The Golem and the Jinni

I recently finished the book “The Golem and the Jinni” by Helene Wecker. I read and write hard science fiction, but this book is magic realism, so a bit out of my genre. However, I suspected that the Golem’s story would be much like that of a robotess, and it was. If you change the labels a little, it becomes awesome scifi.

The characters in this book are absolutely gorgeous, even the bad guys. The first 25% or so consists almost entirely of character sketches which lead onto each other like winding paths in a forest. Each one loses an important part of themselves, and you feel driven by the hope that they might get it back.

The central characters was, of course, the Golem named Chava. I’d like to give you a very brief sketch of her arc, just to give you some sense of how compelling she is. My writing here can’t do it justice …

Chava is created by an evil wizard to be the wife of some loser who can’t get a proper woman. As a golem, she has a kind of telepathic link to him that makes her do his every wish. You can imagine where this is going, but it never gets there. Her great loss is that he dies of an illness within a few hours of activating her. This tears a giant hole out of her being, but it also frees her to become a better creature. The ragged end of that magic is now drawn to the inner voices of everyone nearby, and she has to resist them to keep from revealing herself.

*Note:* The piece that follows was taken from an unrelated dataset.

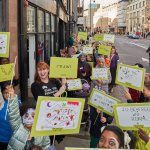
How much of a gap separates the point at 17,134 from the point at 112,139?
4.42 ft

Chava is horrified by her monster side—and she truly is a monster. When humans get violent toward her, or someone threatens her friends, her personality drifts away and she becomes capable of maiming and killing.

SPOILER ALERT

She marries a man in an attempt to get back to the role she was created for. When he discovers what she is, he is revolted. She starts to go golem on him, but with the last of her fading good side she tells him to flee.

At the end, she trades away her individuality for the life of a friend. She returns to being just a golem, but remembers everything she was before. Yet now she happily beats up the Jinni, the person she truly loves. She takes pleasure in her golem nature, and considers herself finally at peace. The semi-happy ending is that she gets her soul back when the wizard gets stuck in the Jinni’s bottle. However, she can never be fully free from the bargain she made until the wizard dies, which will only happen when the Jinni dies.

The book pretty much ends there, but leaves the implication that the Golem and Jinni work out some kind of relationship within the bounds of their damaged freedom and diametrically opposed natures.